Los enfrentamientos armados suelen dejar heridas abiertas, que no siempre son fáciles de sanar, en el caso de las guerras civiles, es aún más complejo, pues los agravios no suelen olvidarse pronto. Con respecto a las guerras civiles mexicanas, a las batallas se añadieron fusilamientos, excesos y masacres que abrieron heridas profundas entre quienes sufrieron el embate de algún bando.
Aún así, México ha manejado bien sus procesos de reconciliación nacional, prueba de ello, fue el indulto que Porfirio Díaz, con la excepción expresa a Leonardo Márquez, dio a antiguos conservadores e imperialistas, incluso incorporó a no pocos de ellos a su gobierno. De la misma forma, se casó con Carmen Romero Rubio, hija de un prominente adversario lerdista y a Sostenes Rocha, uno de los mejores soldados de carrera del siglo XIX y rival en el campo de batalla, lo hizo con justicia Director del Colegio Militar. Algo similar ocurrió durante la administración de Lázaro Cárdenas, cuando el divisionario michoacano dio amnistía a todos los bandos de revolucionarios, muchos volvieron del exilio y fueron reincorporados al ejército o la administración pública, logrando una genuina unificación revolucionaria. Pero si el discurso oficial justificó la paz y la concordia, en no pocos sectores de la sociedad mexicana las heridas aún no se han cerrado del todo. Hace poco escuché a un connotado historiador comentar que el gobierno mexicano deberá ser muy cauto el año entrante, cuando se cumplan 100 años del levantamiento Cristero, hay todavía muchos descendientes de los soldados cristeros y los rescoldos aún no se apagan en sus familias.

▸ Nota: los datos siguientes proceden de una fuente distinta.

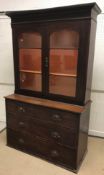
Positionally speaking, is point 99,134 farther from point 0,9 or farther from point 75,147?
point 0,9

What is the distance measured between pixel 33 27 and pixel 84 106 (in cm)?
121

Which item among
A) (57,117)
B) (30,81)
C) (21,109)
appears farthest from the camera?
(30,81)

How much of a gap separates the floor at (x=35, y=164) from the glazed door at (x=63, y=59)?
3.11ft

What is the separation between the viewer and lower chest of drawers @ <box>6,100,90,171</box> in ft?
6.59

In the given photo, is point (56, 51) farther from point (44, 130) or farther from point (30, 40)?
point (44, 130)

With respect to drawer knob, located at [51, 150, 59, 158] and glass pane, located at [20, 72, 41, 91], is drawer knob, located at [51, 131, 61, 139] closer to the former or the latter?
drawer knob, located at [51, 150, 59, 158]

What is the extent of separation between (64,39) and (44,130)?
3.95 ft

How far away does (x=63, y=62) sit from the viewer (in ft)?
7.06

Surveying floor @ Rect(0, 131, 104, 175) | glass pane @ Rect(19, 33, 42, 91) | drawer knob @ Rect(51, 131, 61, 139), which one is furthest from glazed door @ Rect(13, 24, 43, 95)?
floor @ Rect(0, 131, 104, 175)

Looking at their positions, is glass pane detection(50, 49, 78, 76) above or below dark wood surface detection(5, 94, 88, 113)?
above

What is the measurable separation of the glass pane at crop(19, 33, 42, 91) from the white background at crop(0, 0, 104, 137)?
0.76m

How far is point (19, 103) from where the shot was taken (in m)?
2.30

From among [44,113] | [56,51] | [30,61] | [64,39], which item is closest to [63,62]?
[56,51]

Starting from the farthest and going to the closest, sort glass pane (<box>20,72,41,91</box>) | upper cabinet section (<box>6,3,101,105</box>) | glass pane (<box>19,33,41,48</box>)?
glass pane (<box>20,72,41,91</box>)
glass pane (<box>19,33,41,48</box>)
upper cabinet section (<box>6,3,101,105</box>)
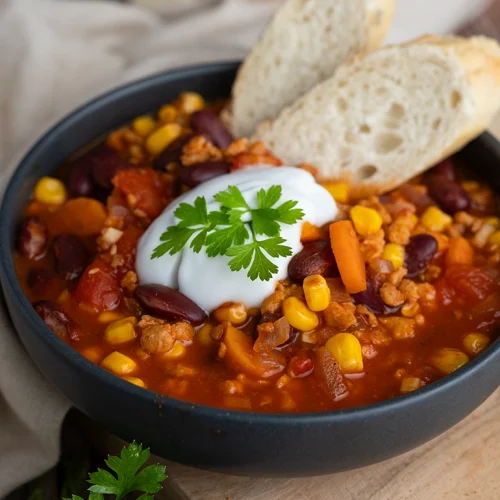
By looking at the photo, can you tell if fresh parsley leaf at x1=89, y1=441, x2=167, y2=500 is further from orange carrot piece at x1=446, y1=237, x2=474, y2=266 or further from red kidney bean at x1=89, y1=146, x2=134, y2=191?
orange carrot piece at x1=446, y1=237, x2=474, y2=266

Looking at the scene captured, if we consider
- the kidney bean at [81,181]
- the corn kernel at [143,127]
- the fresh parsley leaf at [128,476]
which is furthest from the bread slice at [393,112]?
the fresh parsley leaf at [128,476]

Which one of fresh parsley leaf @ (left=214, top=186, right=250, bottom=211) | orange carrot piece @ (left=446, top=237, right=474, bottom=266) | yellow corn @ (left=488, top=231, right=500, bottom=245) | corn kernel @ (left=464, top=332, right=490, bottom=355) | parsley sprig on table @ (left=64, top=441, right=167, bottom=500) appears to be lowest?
parsley sprig on table @ (left=64, top=441, right=167, bottom=500)

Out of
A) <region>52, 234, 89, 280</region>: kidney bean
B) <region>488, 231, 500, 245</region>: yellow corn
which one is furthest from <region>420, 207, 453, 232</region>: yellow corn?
<region>52, 234, 89, 280</region>: kidney bean

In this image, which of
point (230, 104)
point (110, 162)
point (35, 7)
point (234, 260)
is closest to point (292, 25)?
point (230, 104)

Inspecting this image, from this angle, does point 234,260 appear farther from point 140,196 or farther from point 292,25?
point 292,25

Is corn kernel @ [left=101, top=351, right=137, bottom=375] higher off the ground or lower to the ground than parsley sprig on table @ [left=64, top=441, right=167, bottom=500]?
higher

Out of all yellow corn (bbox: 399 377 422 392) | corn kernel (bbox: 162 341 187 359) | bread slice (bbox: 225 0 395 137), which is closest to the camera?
yellow corn (bbox: 399 377 422 392)
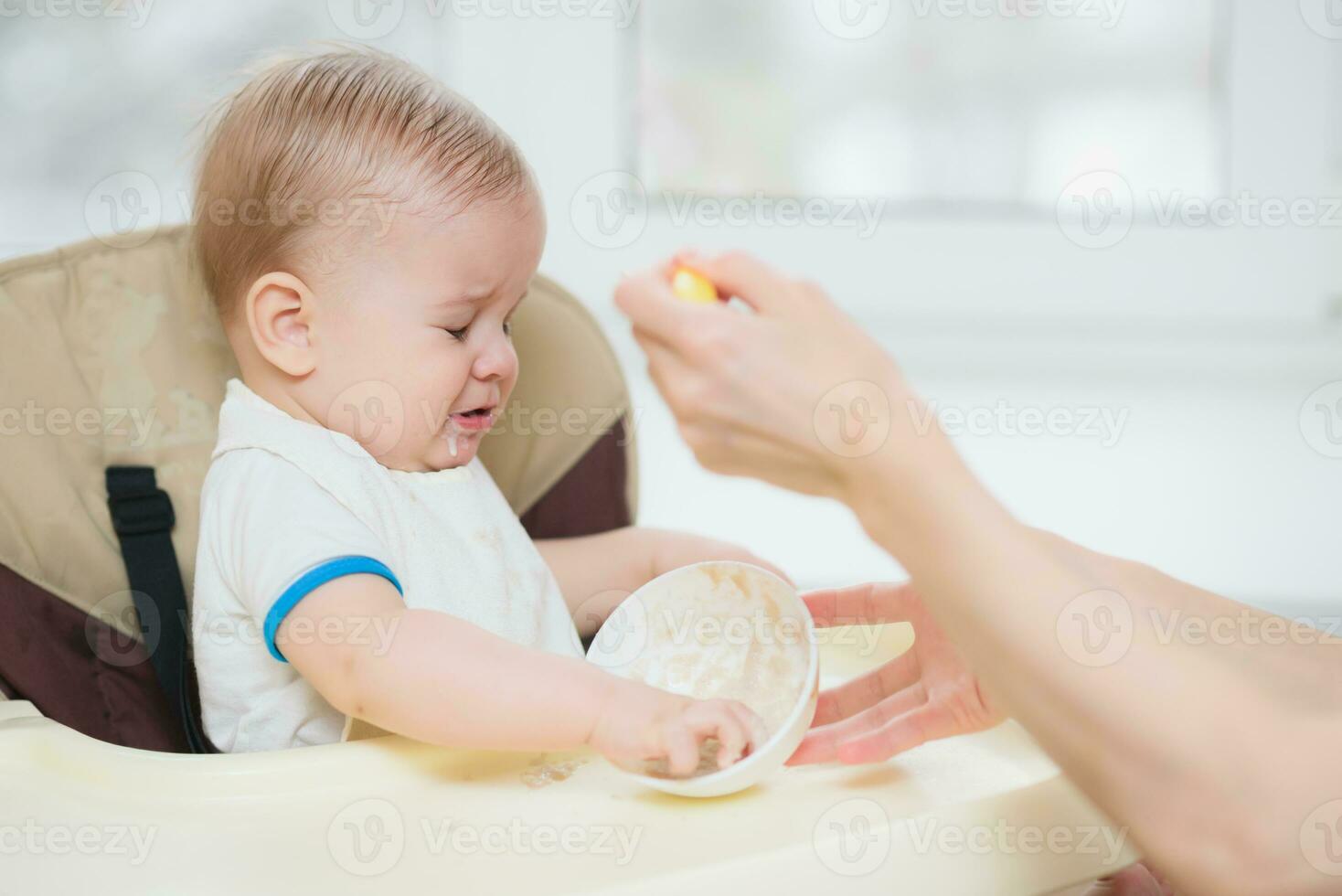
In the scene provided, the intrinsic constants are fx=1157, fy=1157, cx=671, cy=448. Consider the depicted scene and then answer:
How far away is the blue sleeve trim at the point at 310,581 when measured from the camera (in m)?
0.69

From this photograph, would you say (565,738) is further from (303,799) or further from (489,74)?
(489,74)

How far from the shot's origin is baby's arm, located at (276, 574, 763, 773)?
0.62 metres

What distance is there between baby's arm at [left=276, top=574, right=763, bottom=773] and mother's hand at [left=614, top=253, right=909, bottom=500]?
14cm

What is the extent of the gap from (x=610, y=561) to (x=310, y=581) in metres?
0.34

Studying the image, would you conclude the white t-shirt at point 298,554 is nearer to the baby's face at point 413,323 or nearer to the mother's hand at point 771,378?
the baby's face at point 413,323

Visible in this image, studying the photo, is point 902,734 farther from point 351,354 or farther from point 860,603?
point 351,354

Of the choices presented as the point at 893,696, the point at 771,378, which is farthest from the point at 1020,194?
the point at 771,378

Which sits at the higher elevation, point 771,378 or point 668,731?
point 771,378

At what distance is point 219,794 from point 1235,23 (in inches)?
59.4

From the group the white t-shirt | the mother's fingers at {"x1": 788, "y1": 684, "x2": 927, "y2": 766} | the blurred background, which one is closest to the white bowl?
the mother's fingers at {"x1": 788, "y1": 684, "x2": 927, "y2": 766}

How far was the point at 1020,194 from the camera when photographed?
1566 mm

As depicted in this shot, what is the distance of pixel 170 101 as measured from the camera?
145 centimetres

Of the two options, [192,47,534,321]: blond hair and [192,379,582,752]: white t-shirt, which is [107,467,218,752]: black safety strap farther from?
[192,47,534,321]: blond hair

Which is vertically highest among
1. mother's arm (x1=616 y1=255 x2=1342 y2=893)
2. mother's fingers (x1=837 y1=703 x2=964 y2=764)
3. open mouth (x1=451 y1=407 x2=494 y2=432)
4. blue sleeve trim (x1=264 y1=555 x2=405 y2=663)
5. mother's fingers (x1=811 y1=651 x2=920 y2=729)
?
mother's arm (x1=616 y1=255 x2=1342 y2=893)
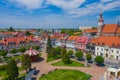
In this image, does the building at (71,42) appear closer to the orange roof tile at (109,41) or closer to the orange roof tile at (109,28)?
the orange roof tile at (109,41)

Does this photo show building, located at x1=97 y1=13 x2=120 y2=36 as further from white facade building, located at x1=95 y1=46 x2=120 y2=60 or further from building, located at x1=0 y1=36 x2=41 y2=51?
building, located at x1=0 y1=36 x2=41 y2=51

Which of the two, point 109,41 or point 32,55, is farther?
point 109,41

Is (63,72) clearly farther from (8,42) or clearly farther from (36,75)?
(8,42)

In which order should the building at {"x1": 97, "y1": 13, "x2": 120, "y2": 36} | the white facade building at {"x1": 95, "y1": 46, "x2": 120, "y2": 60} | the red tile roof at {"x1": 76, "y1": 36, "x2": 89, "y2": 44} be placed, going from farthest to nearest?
the building at {"x1": 97, "y1": 13, "x2": 120, "y2": 36} → the red tile roof at {"x1": 76, "y1": 36, "x2": 89, "y2": 44} → the white facade building at {"x1": 95, "y1": 46, "x2": 120, "y2": 60}

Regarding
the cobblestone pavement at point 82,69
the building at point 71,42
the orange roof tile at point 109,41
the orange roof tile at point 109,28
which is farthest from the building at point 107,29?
the cobblestone pavement at point 82,69

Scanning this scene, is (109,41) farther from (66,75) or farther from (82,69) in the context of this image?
(66,75)

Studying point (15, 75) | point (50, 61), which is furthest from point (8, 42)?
point (15, 75)

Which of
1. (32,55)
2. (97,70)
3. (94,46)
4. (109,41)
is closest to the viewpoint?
(97,70)

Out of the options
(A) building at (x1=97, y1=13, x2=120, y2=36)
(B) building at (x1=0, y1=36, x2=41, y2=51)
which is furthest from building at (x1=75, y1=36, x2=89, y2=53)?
(B) building at (x1=0, y1=36, x2=41, y2=51)
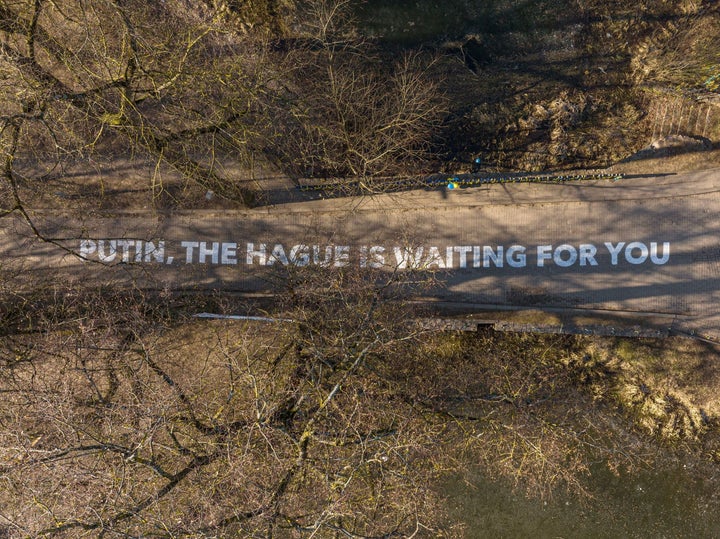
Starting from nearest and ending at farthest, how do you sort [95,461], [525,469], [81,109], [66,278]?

Otro caso similar es que el atañe a Francisco Villa, sin detrimento de lo que significó convertir a la División del Norte en una formidable maquinaria bélica, el “Centauro del Norte” es recordado también por sus múltiples excesos y atrocidades, no en vano su muerte violenta fue no sólo conveniente para el gobierno del General Obregón, sino perpetrada por familiares de víctimas suyas. Incluso las afrentas no terminaron con la emboscada a Villa en Parral, años después su tumba fue profanada y el cadáver decapitado. A Pancho Villa lo hemos conocido a través de la historia, de la literatura, el cine y el imaginario popular, pero también de la abultada relación documentada de sus abusos y crímenes. No en vano, en fechas recientes salió a la luz el libro “Crímenes de Francisco Villa, Testimonios” del historiador chihuahuense Reidezel Mendoza y el cual da cuenta de sonadas revelaciones de los crímenes cometidos por Villa en contra de civiles, militares y presos políticos en el norte del país y en la Ciudad de México. El texto derrumba el mito del “Robin Hood” mexicano y muestra la faceta más bestial del afamado revolucionario.
Pero no solo las plumas de los historiadores han mostrado los crímenes de Villa, sino que actos familiares han reivindicado a víctimas del revolucionario. El pasado 26 de julio, los descendientes de Vicente Rafael Reynoso Romero, llevaron a cabo una ceremonia para reinaugurar su cenotafio, recién restaurado, en el Panteón de Gómez Palacio, Durango. Reynoso Romero, originario de Tepatitlán, Jalisco, fue uno de aquellos hombres que con determinación ganaron tierra al desierto, forjando la bonanza de la Comarca Lagunera. Al iniciar el siglo pasado, se instaló en Gómez Palacio donde fundó una numerosa familia y el Teatro Unión, uno de los primeros esfuerzos culturales y de entretenimiento en la Laguna, región que como es bien sabido, no pudo escapar del embate violento de la Revolución.
Entre el 24 de marzo y el 3 de abril de 1914, la División del Norte atacó Torreón, que era defendida por las fuerzas federales al mando del General José Refugio Velasco. Al tomar la plaza trás una de las batallas más importantes de la Revolución, los villistas cometieron excesos y crímenes. En este tenor, y sin justificación alguna, tropas villistas sacaron a Reynoso Romero de su domicilio y lo ejecutaron, su cadáver jamás fue encontrado. Entonces su familia levantó un cenotafio en su memoria en el panteón de Gómez Palacio. Los años pasaron y el monumento sufrió los embates del tiempo, pero afortunadamente el recuerdo del empresario teatral ha perdurado con fuerza entre sus descendientes, quienes han rehabilitado el monumento funerario no sólo como acto de elemental justicia y reivindicación a su ilustre antepasado, sino como un acto que logró cerrar con dignidad una herida que sin causa ni necesidad, se abrió en 1914.